On April 20, however, the Trump administration mandated that all states publicly report the COVID-19 data by facility. This order came just as authorities discovered 17 bodies inside a makeshift morgue at the Andover Subacute facility in New Jersey — on Easter weekend.
Last Monday, Murphy defended his nursing home policy. “It was crystal clear,” the governor said. “If you were going to readmit a formerly COVID-positive resident, they had to be separated by floor, by wing, by building. The staff could not co-mingle.”

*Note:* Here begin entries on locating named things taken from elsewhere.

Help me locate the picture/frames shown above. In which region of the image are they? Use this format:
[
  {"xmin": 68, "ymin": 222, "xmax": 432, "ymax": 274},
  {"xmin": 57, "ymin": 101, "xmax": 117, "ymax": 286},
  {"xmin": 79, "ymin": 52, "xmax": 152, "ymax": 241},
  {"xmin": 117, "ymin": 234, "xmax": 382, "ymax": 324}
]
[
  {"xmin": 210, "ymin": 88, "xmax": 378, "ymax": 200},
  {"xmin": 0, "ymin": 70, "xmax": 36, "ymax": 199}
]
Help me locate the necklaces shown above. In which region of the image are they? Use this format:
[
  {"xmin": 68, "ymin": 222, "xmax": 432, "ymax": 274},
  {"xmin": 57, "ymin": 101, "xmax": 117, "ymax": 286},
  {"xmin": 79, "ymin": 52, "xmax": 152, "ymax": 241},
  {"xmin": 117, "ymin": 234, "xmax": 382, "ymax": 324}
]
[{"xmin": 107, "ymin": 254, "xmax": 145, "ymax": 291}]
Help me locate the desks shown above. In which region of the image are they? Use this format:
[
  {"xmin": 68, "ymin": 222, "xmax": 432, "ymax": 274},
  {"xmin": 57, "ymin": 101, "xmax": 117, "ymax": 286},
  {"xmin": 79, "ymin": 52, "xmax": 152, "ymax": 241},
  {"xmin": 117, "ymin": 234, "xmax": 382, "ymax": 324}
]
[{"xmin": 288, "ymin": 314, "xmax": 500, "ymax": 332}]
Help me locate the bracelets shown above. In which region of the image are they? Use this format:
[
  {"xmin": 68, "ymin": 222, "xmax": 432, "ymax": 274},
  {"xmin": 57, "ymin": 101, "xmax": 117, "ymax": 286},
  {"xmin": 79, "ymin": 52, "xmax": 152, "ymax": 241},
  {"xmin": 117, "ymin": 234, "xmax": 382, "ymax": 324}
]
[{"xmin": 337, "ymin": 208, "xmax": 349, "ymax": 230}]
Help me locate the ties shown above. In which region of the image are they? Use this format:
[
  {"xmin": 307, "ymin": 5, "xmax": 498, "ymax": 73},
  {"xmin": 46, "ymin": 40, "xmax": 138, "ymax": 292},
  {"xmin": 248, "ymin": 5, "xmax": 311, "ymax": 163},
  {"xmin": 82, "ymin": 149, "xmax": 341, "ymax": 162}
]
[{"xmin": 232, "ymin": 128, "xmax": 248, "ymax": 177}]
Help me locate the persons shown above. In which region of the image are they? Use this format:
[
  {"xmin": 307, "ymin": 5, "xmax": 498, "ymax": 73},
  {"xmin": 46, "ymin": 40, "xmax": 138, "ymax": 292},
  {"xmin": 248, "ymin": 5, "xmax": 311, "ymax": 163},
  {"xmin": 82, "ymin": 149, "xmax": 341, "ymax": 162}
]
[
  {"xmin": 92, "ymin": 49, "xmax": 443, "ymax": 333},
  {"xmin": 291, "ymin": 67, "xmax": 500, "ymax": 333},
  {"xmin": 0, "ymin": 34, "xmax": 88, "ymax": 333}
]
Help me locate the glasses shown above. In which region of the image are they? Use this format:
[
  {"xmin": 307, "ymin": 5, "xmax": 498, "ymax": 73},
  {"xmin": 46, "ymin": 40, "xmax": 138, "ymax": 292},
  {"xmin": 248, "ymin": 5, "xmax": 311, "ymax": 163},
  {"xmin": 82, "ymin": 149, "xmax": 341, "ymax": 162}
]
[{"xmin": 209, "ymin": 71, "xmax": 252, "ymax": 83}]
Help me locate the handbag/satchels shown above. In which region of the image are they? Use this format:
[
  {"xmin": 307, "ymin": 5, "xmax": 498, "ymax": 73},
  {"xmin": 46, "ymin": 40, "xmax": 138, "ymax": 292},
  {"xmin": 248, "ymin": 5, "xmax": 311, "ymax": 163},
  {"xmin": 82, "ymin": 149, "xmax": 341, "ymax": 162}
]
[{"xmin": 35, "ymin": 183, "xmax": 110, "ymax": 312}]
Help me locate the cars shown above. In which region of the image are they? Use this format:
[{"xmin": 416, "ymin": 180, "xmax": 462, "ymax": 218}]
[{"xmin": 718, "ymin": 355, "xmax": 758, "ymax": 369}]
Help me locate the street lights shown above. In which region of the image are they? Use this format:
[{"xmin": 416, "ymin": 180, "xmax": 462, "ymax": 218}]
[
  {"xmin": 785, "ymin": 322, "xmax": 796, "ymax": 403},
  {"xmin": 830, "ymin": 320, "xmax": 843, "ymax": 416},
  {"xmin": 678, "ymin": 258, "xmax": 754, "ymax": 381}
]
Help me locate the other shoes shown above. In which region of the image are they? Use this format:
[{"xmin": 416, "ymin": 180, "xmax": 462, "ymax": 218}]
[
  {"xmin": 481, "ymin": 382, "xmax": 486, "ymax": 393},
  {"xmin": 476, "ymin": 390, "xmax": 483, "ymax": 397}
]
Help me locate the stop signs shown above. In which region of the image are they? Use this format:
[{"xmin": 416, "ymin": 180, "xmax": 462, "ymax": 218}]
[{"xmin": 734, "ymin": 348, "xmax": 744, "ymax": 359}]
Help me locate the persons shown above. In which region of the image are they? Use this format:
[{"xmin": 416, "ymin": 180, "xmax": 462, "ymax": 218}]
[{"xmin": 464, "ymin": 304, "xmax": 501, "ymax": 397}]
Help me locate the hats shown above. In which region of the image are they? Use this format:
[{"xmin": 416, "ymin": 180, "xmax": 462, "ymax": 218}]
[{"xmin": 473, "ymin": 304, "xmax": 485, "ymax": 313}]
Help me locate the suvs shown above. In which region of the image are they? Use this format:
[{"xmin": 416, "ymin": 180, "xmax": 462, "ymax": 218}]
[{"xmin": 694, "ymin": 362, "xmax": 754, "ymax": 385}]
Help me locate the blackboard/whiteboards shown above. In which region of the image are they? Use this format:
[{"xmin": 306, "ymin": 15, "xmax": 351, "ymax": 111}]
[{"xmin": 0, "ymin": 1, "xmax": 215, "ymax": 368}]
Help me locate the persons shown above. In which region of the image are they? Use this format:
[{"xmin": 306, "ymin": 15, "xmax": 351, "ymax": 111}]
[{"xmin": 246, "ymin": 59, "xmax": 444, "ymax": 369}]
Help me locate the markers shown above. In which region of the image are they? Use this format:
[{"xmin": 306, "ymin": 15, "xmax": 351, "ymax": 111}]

The governor stressed that nursing home residents were not just going to a facility — they were returning home. “This is not like they’re going to some abstract location. This is their home,” he said. He also argued that in order to readmit residents, nursing homes “had to meet certain strict black-and-white standards” to “make sure they’re separated. Different wings, different hospitals, floors, different buildings; that staff is separated.”
Yet nursing home operators had warned that this separation would not be enough, and it seems the horrific death toll at nursing homes in New Jersey confirmed their warnings.
The New Jersey Department of Health insisted that its nursing home guidance “was consistent with” federal guidance, but House Republicans on the Select Committee on the Coronavirus argued otherwise last July, when they sent a letter to Murphy demanding answers about his nursing home policy.
On March 13, about two weeks before New Jersey’s guidance, the Centers for Medicare and Medicaid Services (CMS) explicitly said, “This guidance does not direct any nursing home to accept a COVID-19 positive patient, if they are unable to do so safely.” Instead, CMS advised that “nursing homes should admit any individual that they would normally admit to their facility, including individuals from hospitals where a case of COVID-19 was/is present” only if the nursing home can follow CDC guidance.
CMS Administrator Seema Verma also warned, “Under no circumstances should a hospital discharge a patient to a nursing home that is not prepared to take care of those patients’ needs.”
The nursing home scandal in New Jersey is nowhere near as nuclear as the scandal engulfing Cuomo, but Persichilli’s order likely still amounted to a death sentence for elderly nursing home residents who were particularly vulnerable to the pandemic.